Cambia, based in Alpharetta, Georgia, sells a product called Cambia CM, which can be used to audit the configuration of computers on a network and help determine if they are in compliance with company policy or government regulations.

Cisco MIBs updated – Wow, great resource!

We recently updated the Cisco MIB package ZIP file for Unbrowse SNMP. You can download it for free here. (28.9 MB). The new MIB package contains all the latest MIBs released by Cisco on their public website. This package contains 1024 MIB Modules, and over 68,000 unique objects.

Google Launches Online Security & Malware Blog – I’ll have to add this to my watch list 🙂

Online security is an important topic for Google, our users, and anyone who uses the Internet. The related issues are complex and dynamic and we’ve been looking for a way to foster discussion on the topic and keep users informed. Thus, we’ve started this blog where we hope to periodically provide updates on recent trends, interesting findings, and efforts related to online security. Among the issues we’ll tackle is malware, which is the subject of our inaugural post.

Fresh From CEIC2007: Updated Presentations! – I’ll have to check these out.

CEIC 2007 NTFS AttributeId

CEIC 2007 NTFS Object IDS

CEIC 2007 NTFS Initialized Size

CEIC 2007 BitLocker

CEIC 2007 Vista

“Defeating” Whole Disk Encryption – Part 1 – I can’t wait for part 2.

An issue that we are going to continue to encounter is computers with whole disk encryption (WDE). I’m going to post a couple of techniques that have worked for me, and hopefully they’ll be of use to someone else out there. In this post, we will look at PGP’s WDE, although the techniques outlined here should be easily applied to other encryption schemes.

All I Need to Know About Security Programs I Learned from the Pawn – Well written post with an interesting take on security.

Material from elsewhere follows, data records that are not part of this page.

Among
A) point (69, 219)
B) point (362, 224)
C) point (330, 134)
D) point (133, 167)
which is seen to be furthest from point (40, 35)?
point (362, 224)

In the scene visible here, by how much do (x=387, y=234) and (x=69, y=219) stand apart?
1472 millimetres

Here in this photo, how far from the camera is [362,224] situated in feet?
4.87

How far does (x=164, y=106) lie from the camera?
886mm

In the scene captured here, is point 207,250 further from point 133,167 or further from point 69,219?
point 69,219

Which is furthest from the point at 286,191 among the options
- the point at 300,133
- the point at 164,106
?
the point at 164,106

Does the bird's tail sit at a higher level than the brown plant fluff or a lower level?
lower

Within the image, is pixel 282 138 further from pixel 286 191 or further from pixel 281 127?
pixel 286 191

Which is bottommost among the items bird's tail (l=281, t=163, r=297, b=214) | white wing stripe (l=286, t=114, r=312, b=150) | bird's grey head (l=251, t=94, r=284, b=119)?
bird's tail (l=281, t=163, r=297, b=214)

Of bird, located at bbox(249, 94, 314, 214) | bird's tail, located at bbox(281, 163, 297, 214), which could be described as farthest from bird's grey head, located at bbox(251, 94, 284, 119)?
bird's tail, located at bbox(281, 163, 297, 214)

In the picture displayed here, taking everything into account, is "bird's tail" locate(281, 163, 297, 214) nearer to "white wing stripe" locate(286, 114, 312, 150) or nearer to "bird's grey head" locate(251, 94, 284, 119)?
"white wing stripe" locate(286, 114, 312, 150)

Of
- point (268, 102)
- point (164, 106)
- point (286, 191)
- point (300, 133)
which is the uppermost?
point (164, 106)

The foundation of the game is the chess board. The board can be compared to the business itself, with alternating colored boxes, some black and some white representing elements and challenges of the business. Rows and columns can be divisions or groups as well as levels of management and project silos. The capabilities of the pieces contrast nicely with the personality types found in management. Rooks can move straight up a vertical, taking a bottom up or a top down approach. Bishops can move diagonally across silos, touching upon varying verticals and management levels. Knights are the often coveted consultants, jumping between silos and levels in an attempt to address everyone and everything. Finally, King and Queen are two great examples of security leadership. The King is all-powerful, but chooses to stay within his local area, while the Queen moves all around.

These positions address the bigger picture. However, when an information security group with limited resources spends too much time building top heavy organizations, insecure applications and weak architectures slip through the cracks. It has been my experience that the pawn’s gradual, forward movement is what makes security work in the trenches. Assessment frameworks and complicated review processes work great, but sometimes, it is the basic approach that needs to be developed first. I have developed a simple, four step process that I use every day to manage the tidal wave of security decisions that flood my inbox.

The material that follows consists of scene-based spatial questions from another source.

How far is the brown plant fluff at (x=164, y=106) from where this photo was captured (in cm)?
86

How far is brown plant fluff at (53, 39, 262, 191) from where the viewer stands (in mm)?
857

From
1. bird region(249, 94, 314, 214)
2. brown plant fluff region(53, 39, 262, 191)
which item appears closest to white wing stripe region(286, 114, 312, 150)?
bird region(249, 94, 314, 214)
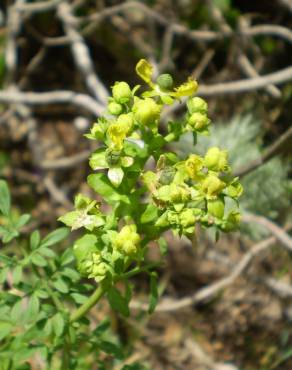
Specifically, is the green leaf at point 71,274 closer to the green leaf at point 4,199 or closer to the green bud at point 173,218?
the green leaf at point 4,199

Using VMware for malware analysis – If your organization is constantly fighting malware outbreaks then why not build a virtual lab to get familiar with handling the incidents?

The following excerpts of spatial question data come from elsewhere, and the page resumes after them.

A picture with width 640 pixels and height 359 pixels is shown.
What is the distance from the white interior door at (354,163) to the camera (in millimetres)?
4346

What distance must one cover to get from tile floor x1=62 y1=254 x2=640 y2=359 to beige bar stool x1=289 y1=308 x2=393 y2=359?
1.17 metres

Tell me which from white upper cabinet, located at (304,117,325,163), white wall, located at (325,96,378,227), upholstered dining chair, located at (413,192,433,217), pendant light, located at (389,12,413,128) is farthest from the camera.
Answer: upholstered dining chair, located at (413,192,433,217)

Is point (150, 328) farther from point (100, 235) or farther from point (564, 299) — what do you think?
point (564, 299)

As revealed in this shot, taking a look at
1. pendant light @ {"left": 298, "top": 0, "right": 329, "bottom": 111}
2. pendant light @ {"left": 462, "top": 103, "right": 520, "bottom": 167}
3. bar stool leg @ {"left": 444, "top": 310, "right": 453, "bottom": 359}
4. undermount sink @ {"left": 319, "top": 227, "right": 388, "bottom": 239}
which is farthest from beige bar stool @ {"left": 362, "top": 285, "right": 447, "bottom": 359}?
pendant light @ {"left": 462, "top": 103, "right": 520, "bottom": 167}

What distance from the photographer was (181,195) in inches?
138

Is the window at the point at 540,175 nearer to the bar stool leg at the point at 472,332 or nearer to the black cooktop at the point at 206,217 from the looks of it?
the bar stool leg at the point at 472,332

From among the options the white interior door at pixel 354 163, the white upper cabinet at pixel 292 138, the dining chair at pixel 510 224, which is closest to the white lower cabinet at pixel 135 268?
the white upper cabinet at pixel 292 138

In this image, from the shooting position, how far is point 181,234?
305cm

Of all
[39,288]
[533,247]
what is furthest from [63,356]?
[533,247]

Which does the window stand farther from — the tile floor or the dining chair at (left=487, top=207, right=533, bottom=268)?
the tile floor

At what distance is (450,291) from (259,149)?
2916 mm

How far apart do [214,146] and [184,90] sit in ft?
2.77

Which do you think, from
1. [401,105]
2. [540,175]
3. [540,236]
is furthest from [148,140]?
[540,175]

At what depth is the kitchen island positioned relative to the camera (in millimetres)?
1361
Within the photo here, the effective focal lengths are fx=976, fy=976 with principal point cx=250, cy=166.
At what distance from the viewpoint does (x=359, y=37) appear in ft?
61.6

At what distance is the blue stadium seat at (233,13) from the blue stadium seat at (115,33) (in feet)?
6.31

Even if malware analysis is not your primary occupation, once in a while you may find yourself wondering about the nature of an unfamiliar malicious executable that crosses your desk. Starting your investigation with behavioral analysis — an observation of how the specimen interacts with the file system, the registry and the network — can rapidly produce useful results. Virtualization software such as VMware is incredibly helpful in this process.